Where the Pacing Collapses
The first three episodes are a slog. Generic spookiness fills the early runtime without payoff: creepy sounds, unsettling visuals, a creepy score—all the atmospheric furniture of horror without the narrative propulsion to justify it. Viewers accustomed to tighter plotting or consistent scares will check out before the show finds its footing. The series asks you to sit through 90 minutes of setup before the back half reveals character depth and genuine twists.
The finale, while the bloodiest and biggest episode, arrives divisive. After building dread through supernatural-seeming events, the show pivots toward more grounded explanations—Victoria’s tumor, family grief, psychological fracture—that may feel like a defanging of the early creepiness rather than a satisfying payoff. Slow-burn fans will find catharsis; others will feel cheated by a resolution that prioritizes character insight over spectacle.
How Something Very Bad is Going to Happen Compares to Streaming Horror
Netflix’s horror slate is crowded. The Strangers, Midnight Club, and The Fall of the House of Usher all compete for slow-burn attention, each with different strengths. Something Very Bad is Going to Happen shares DNA with Mike Flanagan’s Usher—family gothic, escalating dread, a house as a character—but trades Flanagan’s baroque narrative complexity for a tighter, more intimate focus on wedding anxiety. It’s less ambitious than Usher but more focused. Compared to Ready or Not, which uses wedding-adjacent chaos for rowdy pulp, Something Very Bad is Going to Happen is deliberately, almost defiantly slow, building tension through social discomfort rather than action. If you loved Succession’s family dysfunction mixed with creeping dread, this lands closer to your taste than standard jump-scare horror.
Should You Binge Something Very Bad is Going to Happen?
Yes, if you’re patient. The series is binge-worthy for viewers who prize atmosphere over consistent scares, who find wedding anxiety and family dysfunction as compelling as supernatural threats, and who trust slow-burn storytelling. The back half justifies the slow opening. No, if you’re hunting for tight pacing, consistent horror beats, or a finale that fully commits to its supernatural premise. The show’s greatest liability is its willingness to take three full episodes to build what a tighter series would establish in one.
Is Something Very Bad is Going to Happen worth watching if I hate slow-burn horror?
Probably not.
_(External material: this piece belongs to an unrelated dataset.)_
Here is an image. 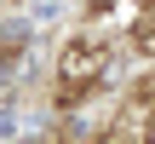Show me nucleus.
Here are the masks:
<instances>
[{"instance_id": "f257e3e1", "label": "nucleus", "mask_w": 155, "mask_h": 144, "mask_svg": "<svg viewBox=\"0 0 155 144\" xmlns=\"http://www.w3.org/2000/svg\"><path fill=\"white\" fill-rule=\"evenodd\" d=\"M104 58H109V52H104L98 40H86V35H81V40H69V46H63V58H58V81H63V92H69V98H81V92L104 75Z\"/></svg>"}]
</instances>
The series commits entirely to atmospheric dread and psychological unease. If you bounced off The Haunting of Hill House or Midnight Club for pacing reasons, this will test your patience harder. The back half gains momentum, but the opening 90 minutes are deliberately, unapologetically slow.
What makes Rachel such an unreliable narrator in Something Very Bad is Going to Happen?
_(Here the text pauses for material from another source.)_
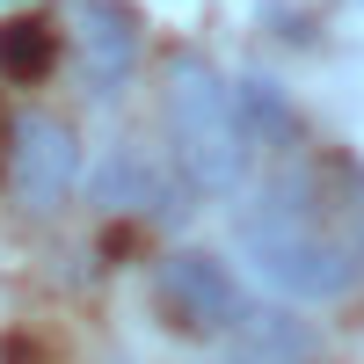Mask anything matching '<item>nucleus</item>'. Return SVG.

Rachel’s superstition and paranoia drive the entire premise. She arrives at the estate already primed to see omens and read meaning into accident and coincidence. The show never fully confirms whether the horror she experiences is real or a projection of her anxiety about marriage, fitting in, and belonging to the Cunningham family. This ambiguity is the core of the show’s psychological horror.
Something Very Bad is Going to Happen lands as a solid, ambitious addition to Netflix’s horror catalog—not a masterpiece, but a show that trusts its audience to sit with dread and family dysfunction without needing constant payoffs. It’s worth the investment if you’re willing to match its pace. For everyone else, the first three episodes will feel like a test you’re not sure you want to pass.
This article was written with AI assistance and editorially reviewed.